Leave out the pictures and set down the rest of the listing below word for word.

**Source data:**
>>>
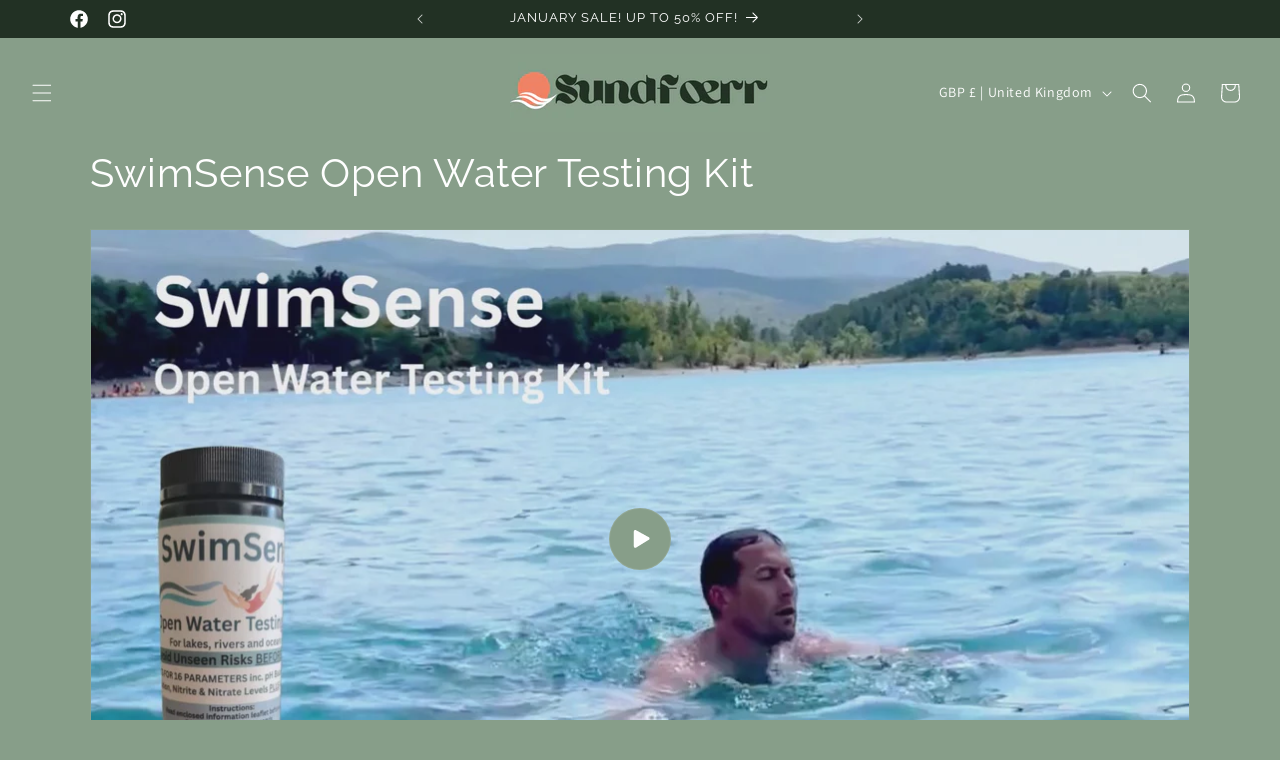

--- FILE ---
content_type: text/html; charset=UTF-8
request_url: https://pre.bossapps.co/api/js/99eec8-2.myshopify.com/variants
body_size: 168
content:
{"47433503834396":"no","47433503867164":"no","47433503899932":"no","47433507438876":"no","47433507471644":"no","47433507504412":"no","47433558294812":"no","47433558327580":"no","47433558360348":"no","47433505538332":"no","47433505571100":"no","47433505603868":"no","47433513861404":"no","47433513894172":"no","47433511436572":"no","47433511469340":"no","48983216619804SP":"690200019228","48983216619804":"no"}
<<<
**Completed exercise:**
--- FILE ---
content_type: text/html; charset=UTF-8
request_url: https://pre.bossapps.co/api/js/99eec8-2.myshopify.com/variants
body_size: 168
content:
{"47433503834396":"no","47433503867164":"no","47433503899932":"no","47433507438876":"no","47433507471644":"no","47433507504412":"no","47433558294812":"no","47433558327580":"no","47433558360348":"no","47433505538332":"no","47433505571100":"no","47433505603868":"no","47433513861404":"no","47433513894172":"no","47433511436572":"no","47433511469340":"no","48983216619804SP":"690200019228","48983216619804":"no"}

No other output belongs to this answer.